- **Written instruction**:
Edit the rows below so that every "photograph" becomes "image", leaving all other text unchanged.

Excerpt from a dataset

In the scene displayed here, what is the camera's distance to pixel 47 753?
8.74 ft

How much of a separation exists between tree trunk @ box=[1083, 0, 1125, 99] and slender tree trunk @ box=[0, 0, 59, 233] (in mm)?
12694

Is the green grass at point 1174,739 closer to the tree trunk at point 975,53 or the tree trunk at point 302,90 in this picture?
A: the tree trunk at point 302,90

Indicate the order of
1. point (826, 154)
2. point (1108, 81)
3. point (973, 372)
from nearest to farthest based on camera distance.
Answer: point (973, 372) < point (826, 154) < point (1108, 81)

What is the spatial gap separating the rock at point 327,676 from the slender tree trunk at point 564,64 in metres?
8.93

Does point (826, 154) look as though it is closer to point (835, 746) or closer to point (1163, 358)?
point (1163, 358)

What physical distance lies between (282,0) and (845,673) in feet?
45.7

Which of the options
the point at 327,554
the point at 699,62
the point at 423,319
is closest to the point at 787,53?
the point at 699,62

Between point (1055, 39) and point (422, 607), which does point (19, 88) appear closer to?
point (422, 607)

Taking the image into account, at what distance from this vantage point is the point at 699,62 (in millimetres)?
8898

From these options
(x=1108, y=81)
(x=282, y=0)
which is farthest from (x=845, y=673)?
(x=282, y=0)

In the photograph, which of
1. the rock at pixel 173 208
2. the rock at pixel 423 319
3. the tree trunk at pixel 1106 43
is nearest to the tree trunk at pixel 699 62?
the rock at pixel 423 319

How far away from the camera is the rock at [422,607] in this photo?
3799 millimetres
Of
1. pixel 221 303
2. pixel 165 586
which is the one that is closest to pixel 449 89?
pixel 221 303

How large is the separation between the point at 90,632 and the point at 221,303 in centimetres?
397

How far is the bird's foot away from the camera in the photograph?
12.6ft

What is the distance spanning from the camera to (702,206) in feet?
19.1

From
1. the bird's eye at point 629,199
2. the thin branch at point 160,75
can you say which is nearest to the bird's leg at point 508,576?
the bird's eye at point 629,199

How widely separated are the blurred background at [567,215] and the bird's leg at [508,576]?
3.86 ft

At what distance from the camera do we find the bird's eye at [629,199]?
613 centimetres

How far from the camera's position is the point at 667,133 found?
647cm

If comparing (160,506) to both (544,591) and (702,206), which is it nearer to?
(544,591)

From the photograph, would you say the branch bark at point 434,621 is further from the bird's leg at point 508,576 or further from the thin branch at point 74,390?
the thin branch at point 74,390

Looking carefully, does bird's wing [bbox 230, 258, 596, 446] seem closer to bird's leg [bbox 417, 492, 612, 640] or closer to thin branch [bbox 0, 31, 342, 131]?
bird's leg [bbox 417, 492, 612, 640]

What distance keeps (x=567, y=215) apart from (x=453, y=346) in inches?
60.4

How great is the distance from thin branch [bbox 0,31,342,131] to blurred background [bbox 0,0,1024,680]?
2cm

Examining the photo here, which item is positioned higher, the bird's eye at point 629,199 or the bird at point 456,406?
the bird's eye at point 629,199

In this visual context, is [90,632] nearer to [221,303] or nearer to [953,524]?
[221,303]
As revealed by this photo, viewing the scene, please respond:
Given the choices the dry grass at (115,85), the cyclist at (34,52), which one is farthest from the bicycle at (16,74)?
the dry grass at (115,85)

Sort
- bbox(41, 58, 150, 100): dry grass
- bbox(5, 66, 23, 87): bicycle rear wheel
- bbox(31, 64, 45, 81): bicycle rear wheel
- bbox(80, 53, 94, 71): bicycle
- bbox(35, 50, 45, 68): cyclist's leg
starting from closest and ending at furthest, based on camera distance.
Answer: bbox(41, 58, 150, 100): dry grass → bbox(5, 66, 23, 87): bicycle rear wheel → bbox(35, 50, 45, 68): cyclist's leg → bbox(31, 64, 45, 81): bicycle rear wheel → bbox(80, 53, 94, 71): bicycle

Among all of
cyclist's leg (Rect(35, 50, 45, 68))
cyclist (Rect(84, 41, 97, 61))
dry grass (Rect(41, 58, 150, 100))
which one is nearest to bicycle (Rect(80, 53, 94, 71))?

- **Expected output**:
In the scene displayed here, what is the camera's distance to pixel 47 753?
8.74 ft

How much of a separation exists between tree trunk @ box=[1083, 0, 1125, 99] and slender tree trunk @ box=[0, 0, 59, 233] (in mm)?
12694

Is the green grass at point 1174,739 closer to the tree trunk at point 975,53 or the tree trunk at point 302,90 in this picture?
A: the tree trunk at point 302,90

Indicate the order of
1. point (826, 154)
2. point (1108, 81)
3. point (973, 372)
from nearest to farthest based on camera distance.
Answer: point (973, 372) < point (826, 154) < point (1108, 81)

What is the spatial gap separating the rock at point 327,676 from the slender tree trunk at point 564,64 in metres?
8.93

Does point (826, 154) look as though it is closer to point (835, 746) or closer to point (1163, 358)?
point (1163, 358)

What physical distance lies between (282,0) and (845,673) in feet?
45.7

Which of the options
the point at 327,554
the point at 699,62
the point at 423,319
is closest to the point at 787,53?
the point at 699,62

Between point (1055, 39) and point (422, 607), which does point (19, 88) appear closer to?
point (422, 607)

Taking the image into account, at what distance from this vantage point is the point at 699,62 (in millimetres)?
8898

From these options
(x=1108, y=81)
(x=282, y=0)
which is farthest from (x=845, y=673)?
(x=282, y=0)

In the image, which of
1. the rock at pixel 173 208
2. the rock at pixel 423 319
3. the tree trunk at pixel 1106 43
is nearest to the tree trunk at pixel 699 62?
the rock at pixel 423 319

How far away from the camera is the rock at [422,607] in this photo?
3799 millimetres
Of
1. pixel 221 303
2. pixel 165 586
which is the one that is closest to pixel 449 89?
pixel 221 303

How large is the separation between the point at 90,632 and the point at 221,303 in centimetres?
397

How far is the bird's foot away from the camera in the image?
12.6ft

What is the distance spanning from the camera to (702,206) in feet?
19.1

From
1. the bird's eye at point 629,199
2. the thin branch at point 160,75
can you say which is nearest to the bird's leg at point 508,576?
the bird's eye at point 629,199

How widely separated are the blurred background at [567,215] and the bird's leg at [508,576]?
3.86 ft

At what distance from the camera do we find the bird's eye at [629,199]?
613 centimetres

How far from the camera's position is the point at 667,133 found?
647cm

If comparing (160,506) to both (544,591) and (702,206), which is it nearer to?
(544,591)

From the image, would you say the branch bark at point 434,621 is further from the bird's leg at point 508,576 or further from the thin branch at point 74,390?
the thin branch at point 74,390

Looking carefully, does bird's wing [bbox 230, 258, 596, 446] seem closer to bird's leg [bbox 417, 492, 612, 640] or closer to thin branch [bbox 0, 31, 342, 131]?
bird's leg [bbox 417, 492, 612, 640]

What distance keeps (x=567, y=215) apart from (x=453, y=346) in inches?
60.4

How great is the distance from thin branch [bbox 0,31,342,131] to blurred background [bbox 0,0,1024,680]?
2cm

Examining the photo here, which item is positioned higher, the bird's eye at point 629,199 or the bird at point 456,406?
the bird's eye at point 629,199

In this visual context, is [90,632] nearer to [221,303] or nearer to [953,524]?
[221,303]
As revealed by this photo, viewing the scene, please respond:
Given the choices the dry grass at (115,85), the cyclist at (34,52), which one is farthest from the bicycle at (16,74)?
the dry grass at (115,85)

Sort
- bbox(41, 58, 150, 100): dry grass
- bbox(5, 66, 23, 87): bicycle rear wheel
- bbox(31, 64, 45, 81): bicycle rear wheel
- bbox(80, 53, 94, 71): bicycle
- bbox(35, 50, 45, 68): cyclist's leg
starting from closest and ending at furthest, based on camera distance.
Answer: bbox(41, 58, 150, 100): dry grass → bbox(5, 66, 23, 87): bicycle rear wheel → bbox(35, 50, 45, 68): cyclist's leg → bbox(31, 64, 45, 81): bicycle rear wheel → bbox(80, 53, 94, 71): bicycle

Among all of
cyclist's leg (Rect(35, 50, 45, 68))
cyclist (Rect(84, 41, 97, 61))
dry grass (Rect(41, 58, 150, 100))
which one is nearest to bicycle (Rect(80, 53, 94, 71))?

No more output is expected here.